Benchmark Japanese yen interbank rates jumped by the most in a day on Tuesday, reflecting rising counterparty risks as a deepening nuclear crisis in quake-hit Japan fuelled risk aversion globally. Some analysts said they expected yen interbank rates to grind higher but at a slower pace after the Bank of Japan offered to pump 5 trillion yen ($61 billion) into the banking system on Tuesday.
This followed a record injection of 15 trillion yen in same-day market operations and eased monetary policy further to support the economy recover from a triple blow of a massive earthquake, tsunami and nuclear emergency. While euroyen futures edged higher after the BoJ moves, three-month yen Libor fixed up at 0.20000 percent from 0.19250 percent, its highest since mid-October.

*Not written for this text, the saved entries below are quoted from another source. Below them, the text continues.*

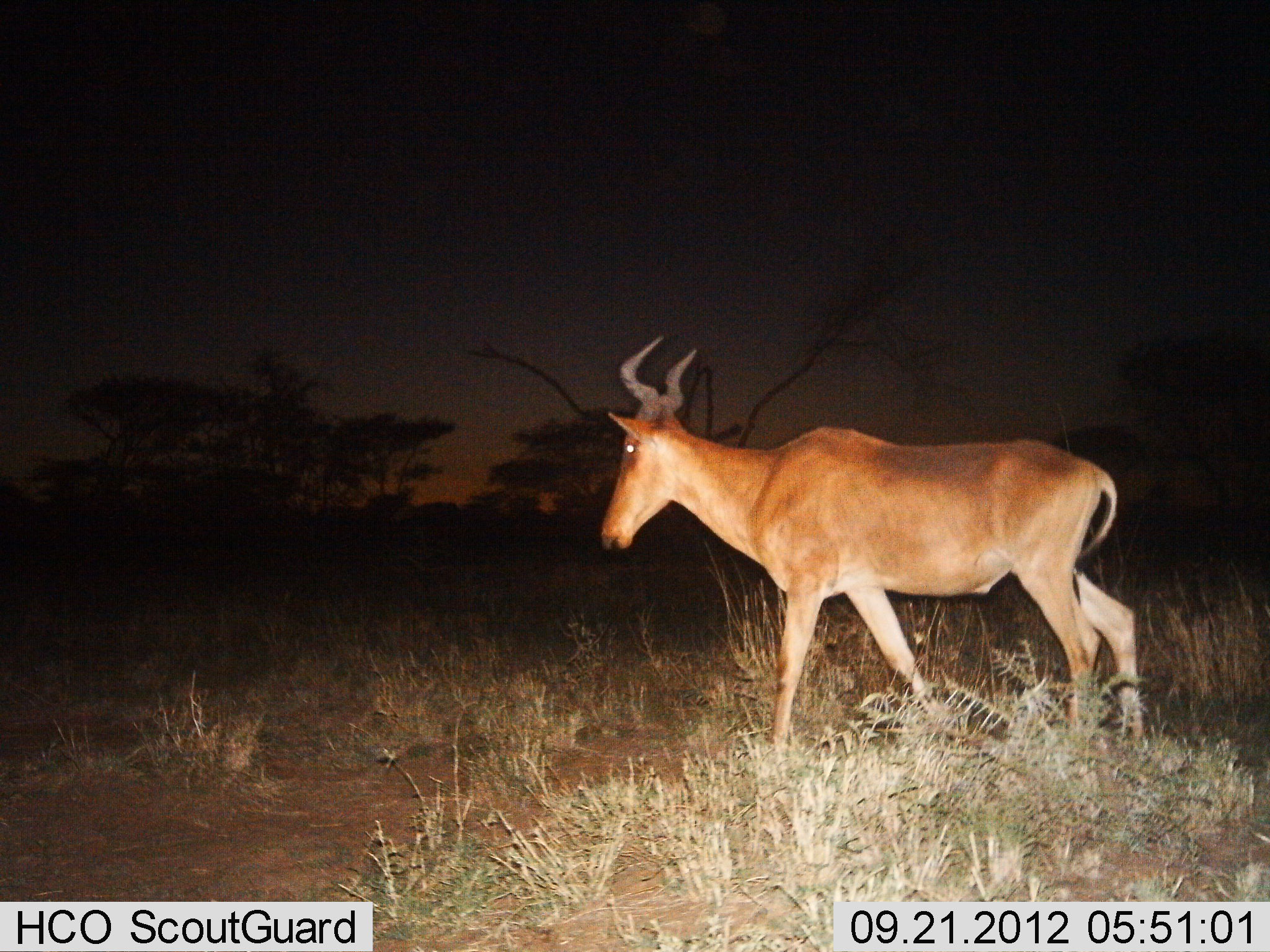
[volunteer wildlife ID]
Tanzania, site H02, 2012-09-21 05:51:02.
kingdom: Animalia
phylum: Chordata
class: Mammalia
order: Artiodactyla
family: Bovidae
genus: Alcelaphus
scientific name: Alcelaphus buselaphus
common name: hartebeest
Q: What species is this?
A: Hartebeest (Alcelaphus buselaphus).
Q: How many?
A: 1.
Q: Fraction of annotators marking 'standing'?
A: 30%.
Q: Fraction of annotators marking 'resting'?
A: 0%.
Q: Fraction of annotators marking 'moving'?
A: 70%.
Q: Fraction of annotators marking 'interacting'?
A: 0%.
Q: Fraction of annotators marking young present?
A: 0%.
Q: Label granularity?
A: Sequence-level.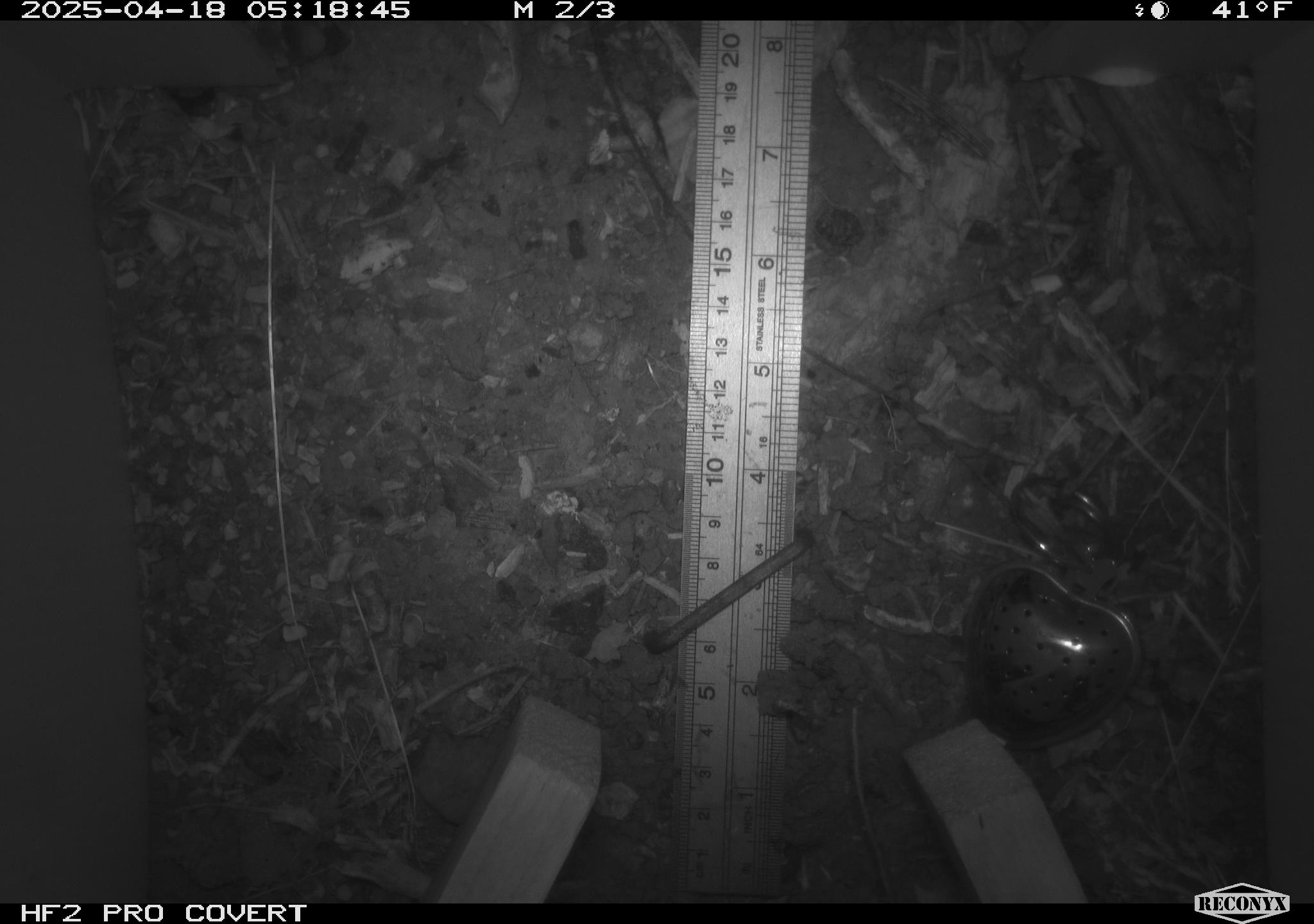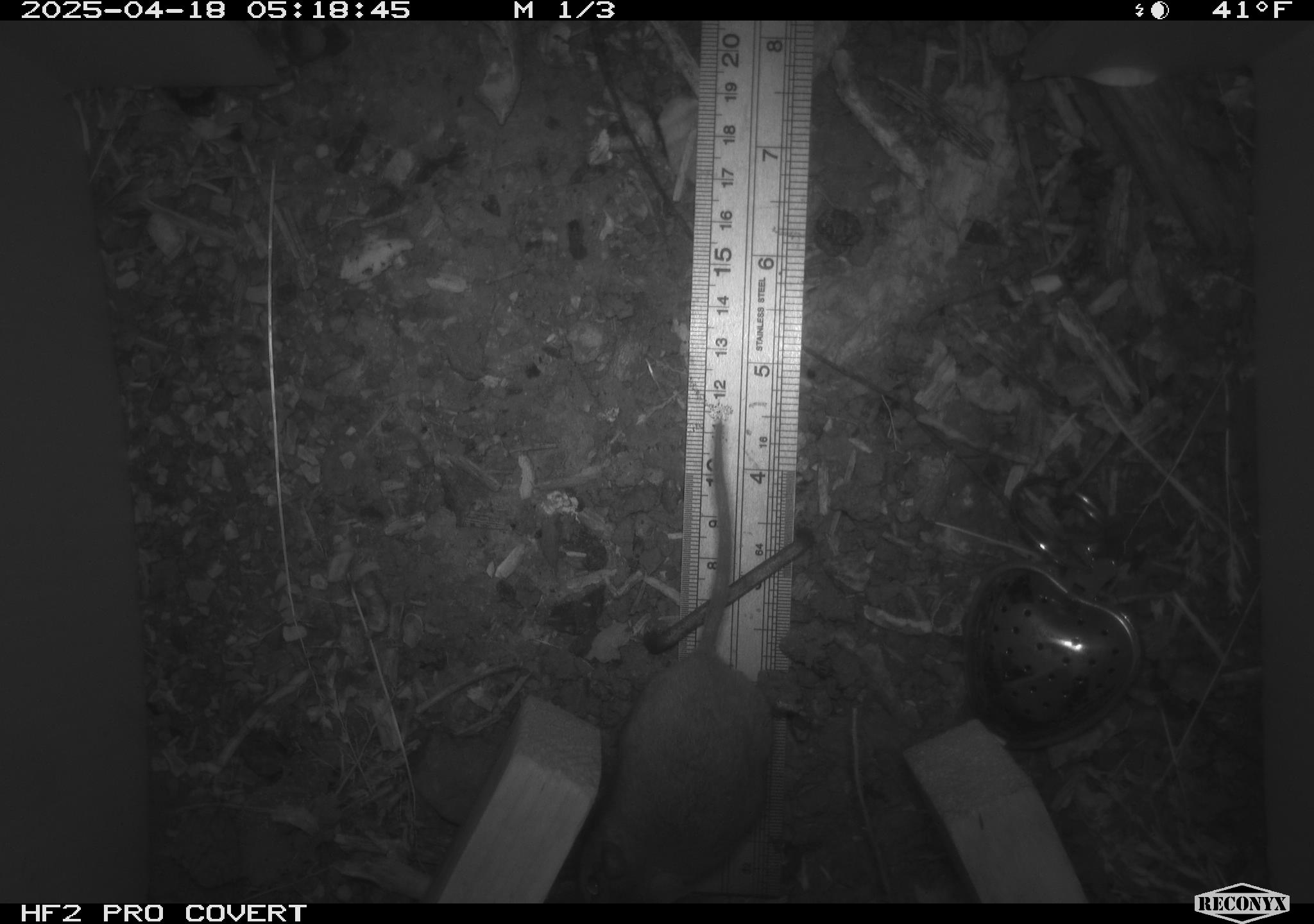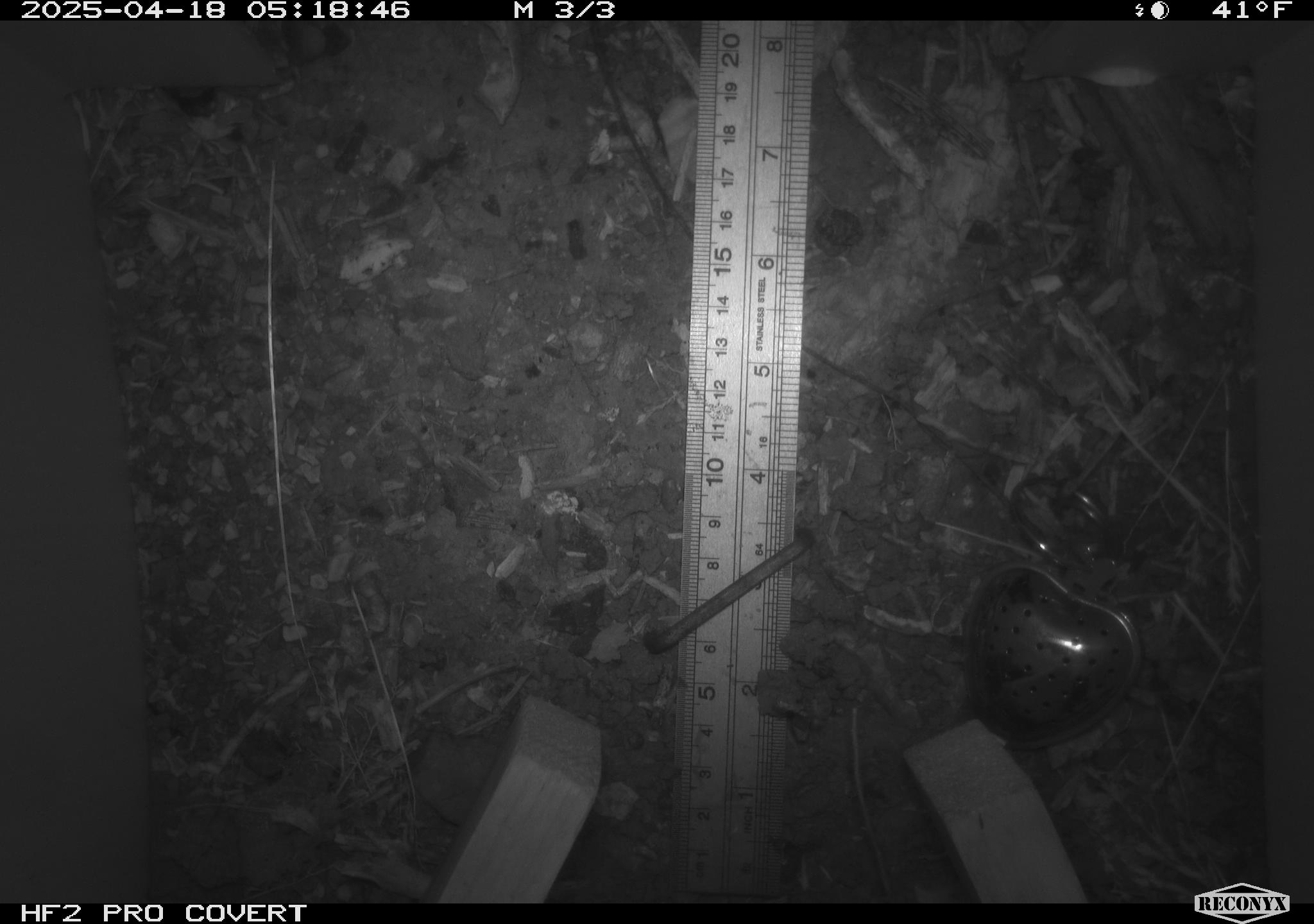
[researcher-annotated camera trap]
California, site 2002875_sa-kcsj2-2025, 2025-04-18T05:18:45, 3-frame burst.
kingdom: Animalia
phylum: Chordata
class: Mammalia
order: Rodentia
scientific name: Rodentia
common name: rodent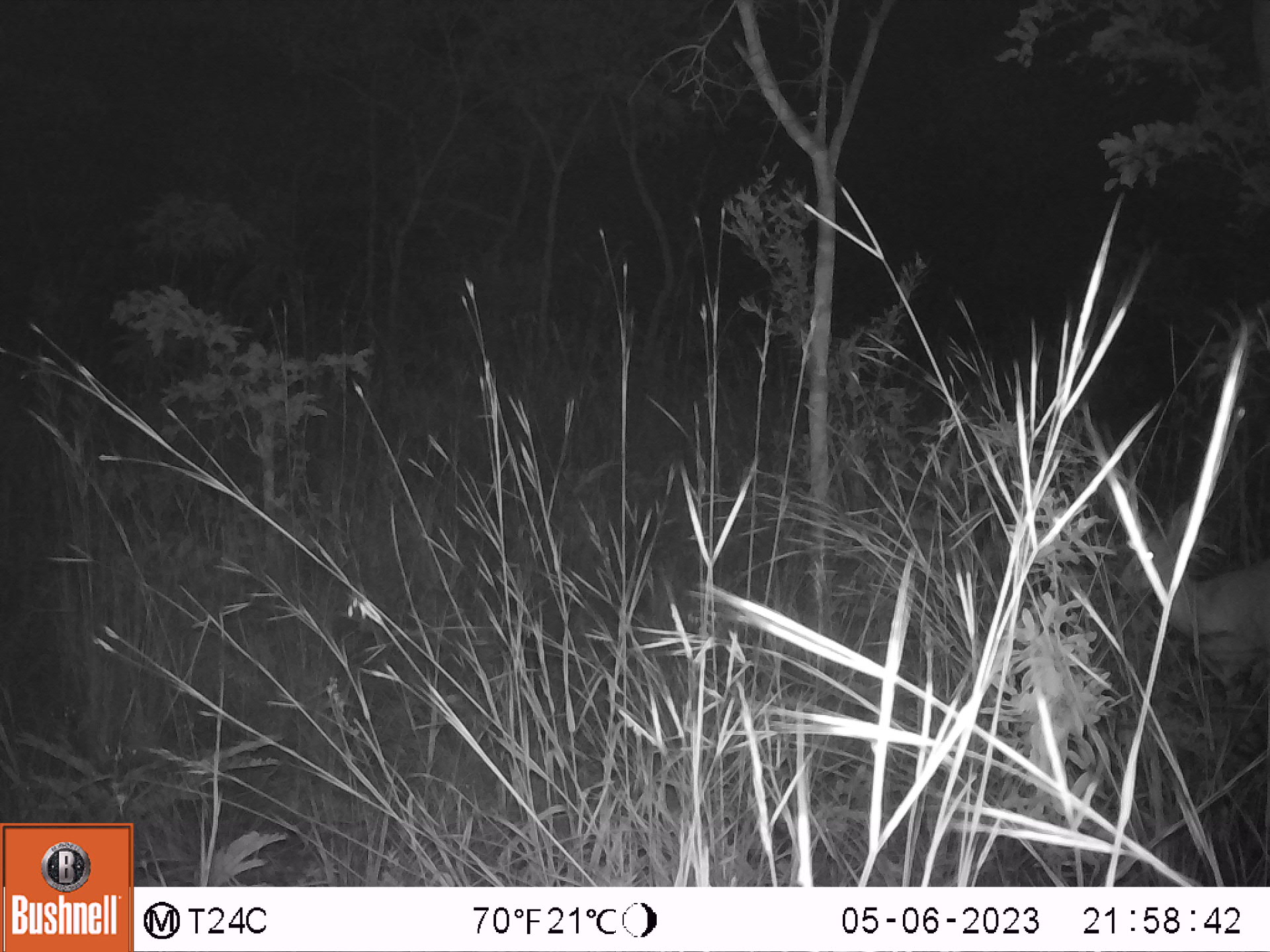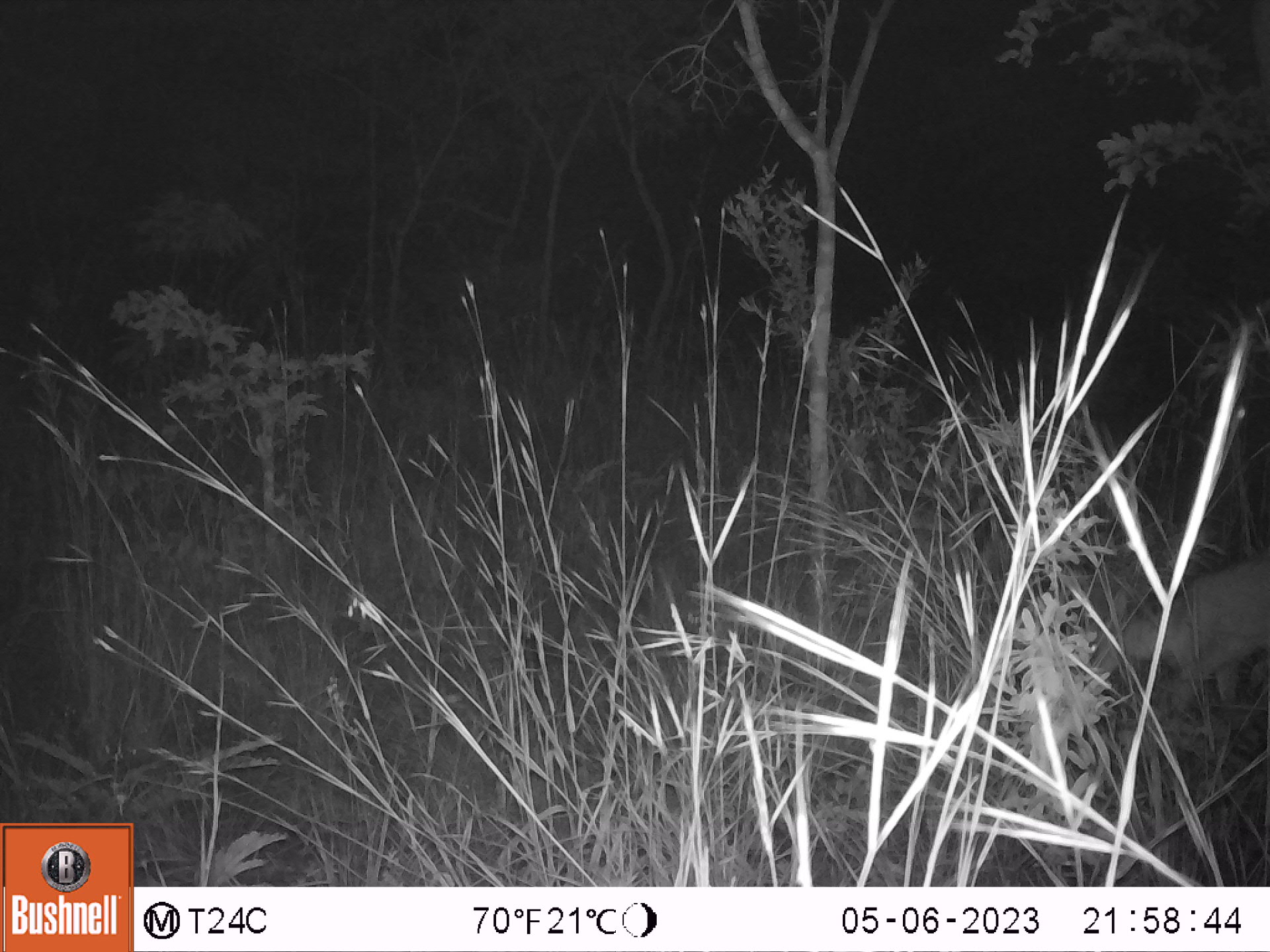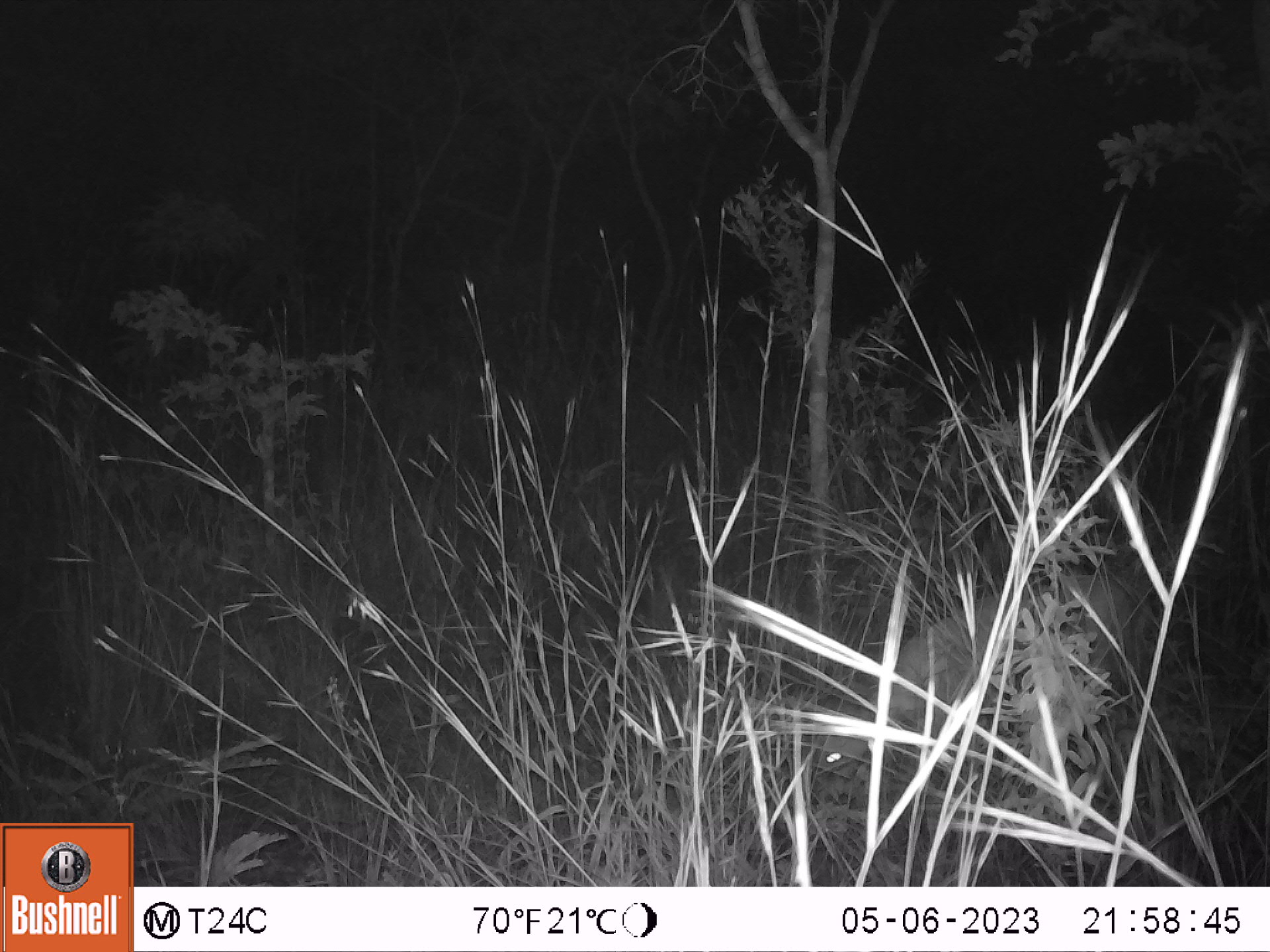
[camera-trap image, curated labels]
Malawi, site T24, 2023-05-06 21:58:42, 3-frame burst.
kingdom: Animalia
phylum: Chordata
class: Mammalia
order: Artiodactyla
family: Bovidae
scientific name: Antilopinae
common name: small antelope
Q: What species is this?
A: Small antelope (Antilopinae).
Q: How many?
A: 1.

Signs of dollar strains in the Japanese market were largely muted for now with the gap of 3-month Tokyo interbank offered rate over yen LIBOR largely steady around 0.14 bps. This spread was at a record 20 bps in the aftermath of the 2008 global financial crisis. In the euro zone, interest rate futures rallied, pushing their implied yields lower as traders scaled back how aggressively the European Central Bank will raise official borrowing costs as Japan's disaster and the Middle East conflict clouded the outlook for global growth. Euribor futures were up three to 15 basis points across the 2011/2012 strip, with the sharpest moves at the back end of the curve.